Lastly, it is worth mentioning that, unlike etanercept, XPro1595 does not directly block lymphotoxin (
Zalevsky et al., 2007), a cytokine belonging to the tumour necrosis factor superfamily and capable of binding to both TNFR1 and TNFR2. Lymphotoxin is secreted by activated T cells (
Zipp et al., 1995) and is expressed in multiple sclerosis plaques (
Selmaj et al., 1991). Although the role of lymphotoxin in EAE is controversial, most studies seem to indicate that inhibition of the lymphotoxin pathway may be protective against EAE (
Aktas et al., 2006). Our work with XPro1595 and etanercept, although it was not specifically directed at investigating the role of lymphotoxin, seems to indicate that lymphotoxin plays a marginal role in EAE, at least in sustaining the chronic phase of the disease. Indeed XPro1595, which does not block lymphotoxin, has a chronic protective effect, while etanercept, which blocks lymphotoxin, does not show protection. We cannot exclude, however, that XPro1595 may indirectly reduce the tone of lymphotoxin signalling by reducing lymphotoxin expression, which could contribute to the protective effect of the compound in EAE.
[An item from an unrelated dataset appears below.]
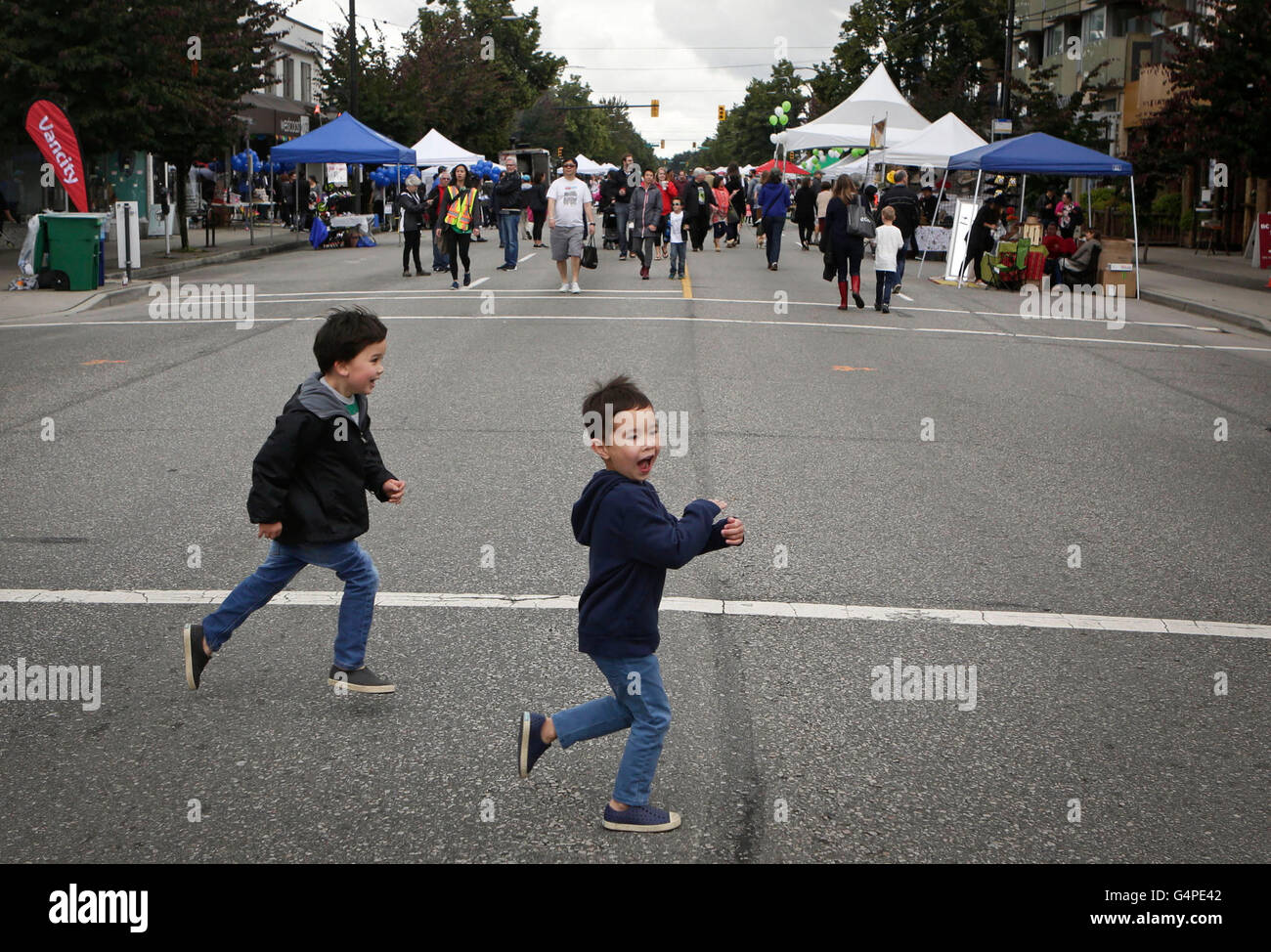 Vancouver, Canada. 20th June, 2016. Children run at a closed street during the Car Free Day event in Vancouver, - Stock Image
Collectively, our data suggest that, in the balance between demyelination and remyelination, it is the positive effect of transmembrane TNF in the remyelination process that ultimately accounts for the observed functional recovery and resolution of EAE. This carries important clinical implications for multiple sclerosis therapy. Since human multiple sclerosis is primarily a relapsing–remitting disease characterized by alternating damage and repair phases, the challenge in therapies targeting multiple sclerosis is to block the damage while still allowing repair to take place. Using a pharmacological approach, here we show that soluble TNF is responsible for the damage, whereas transmembrane TNF drives the repair process. XPro1595 maintains the protective properties of TNF and allows remyelination to occur. Therefore, unlike non-selective TNF inhibitors, which are associated with demyelination when administered in human therapy, XPro1595 represents a promising new candidate to be added to the limited repertoire of multiple sclerosis modulating drugs, finally opening the door to the introduction of a TNF inhibitor into multiple sclerosis therapy.